#### [Testo da esaminare]
■ ■ ■ ■ ■ ■ ■

Agromafie e caporalato con Diletta Bellotti

Diletta-Bellotti

Nata a Roma nel 1995 e cresciuta sempre nella capitale, laureata in Scienze Politiche con una specializzazione sui diritti umani e le migrazioni nel 2019 con una tesi sul caporalato. Lavora adesso per la Fondazione Osservatorio Agromafie, occupandosi di agromafie e caporalato.

Perchè sei diventata attivista? Cosa ti ha spinto a muoverti in prima persona per il caporalato?

Ho iniziato ad interessarmi al caporalato quando ho lavorato alla mia tesi sul primo movimento migrante del 2011 nato nella masseria di Boncuri a Nardò, in Puglia. La tesi cercava di capire perché il movimento, sebbene fosse stato un successo – tanto da portare ad una legge contro il caporalato nel 2011 poi modificata nel 2016 – non ha ricevuto abbastanza attenzione mediatica o abbastanza spillover effect, ovvero una reazione a catena con la nascita di movimenti simili.

Quando si sta nell’accademia in ambito dei diritti umani è molto comune avere un approccio che io ora riconosco come neocolonialista, un po’ pietista, un po’ da salvatore bianco, quello che si chiama “white saviour industrial complex”, cioè il complesso della salvatrice, di dover andare in altri luoghi del mondo e aiutare a risolvere dei problemi. È un tipo di bias abbastanza facile da avere se si studiano queste materie, perché deriva da come ci vengono raccontate le cose.  

Durante il periodo della tesi mi rendevo conto che il tema del caporalato veniva percepito con difficoltà, c’era pochissimo materiale, non c’era quasi niente in inglese nel 2018 e già questo creava un problema, era diventato molto complicato. Mi chiedevo “a cosa stai facendo da megafono se non hai materiale?”. 

Quindi ho finito in tutta fretta questa tesi, anche perchè avevo perso la fiducia nell’accademia. Mi accorgevo che da un lato c’era il tempo dell’accademia e dall’altro il tempo dei movimenti che sappiamo essere molto diversi e già questo era abbastanza alienante per me. Per cui ho finito la tesi e sono partita. 

Sono andata per un periodo in un insediamento informale, ovvero una baraccopoli nel foggiano, a Borgo Mezzanone, a 15 minuti da Foggia, che ai tempi ospitava circa 3000 persone, tutti migranti con uno status irregolare, che si trovava accanto ad un CARA (Centro di Accoglienza per Richiedenti Asilo e Rifugiati) .

■ ■ ■ ■ ■ ■ ■

#### [Materiale fornito]
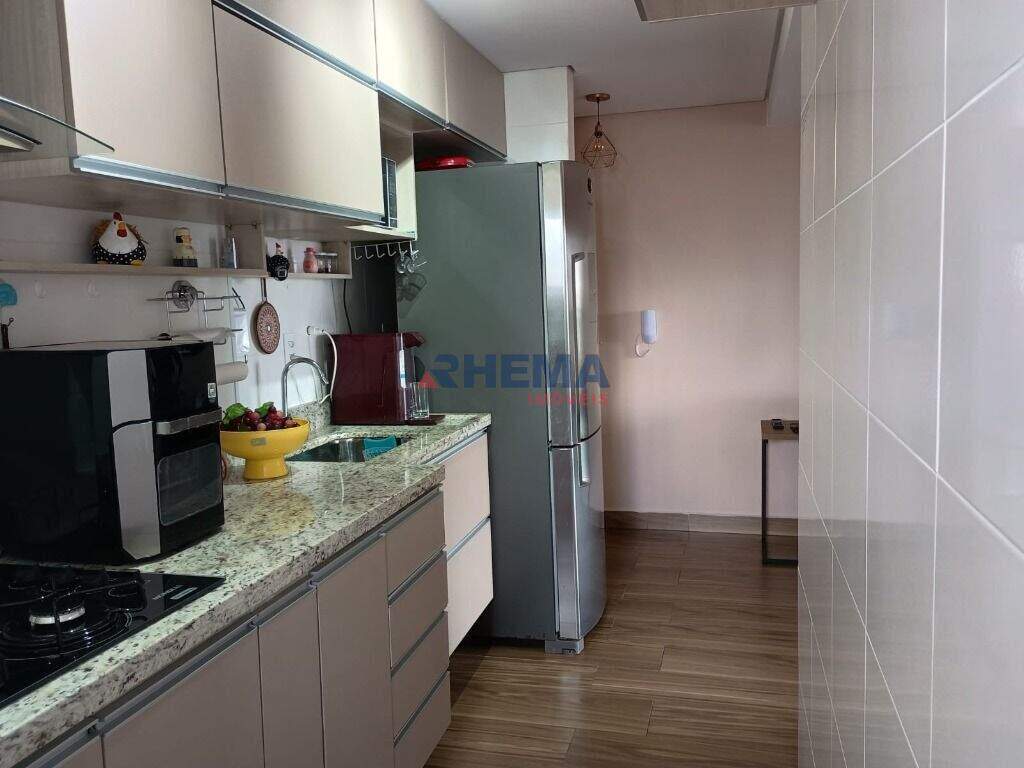 Apartamento à venda no Embaré:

■ ■ ■ ■ ■ ■ ■

Riporta parola per parola il passo del testo sul caporalato: comincia dalle parole che contengono "Diletta-Bellotti" e fermati dopo "agromafie e caporalato.".

#### [Risposta]
Diletta-Bellotti

Nata a Roma nel 1995 e cresciuta sempre nella capitale, laureata in Scienze Politiche con una specializzazione sui diritti umani e le migrazioni nel 2019 con una tesi sul caporalato. Lavora adesso per la Fondazione Osservatorio Agromafie, occupandosi di agromafie e caporalato.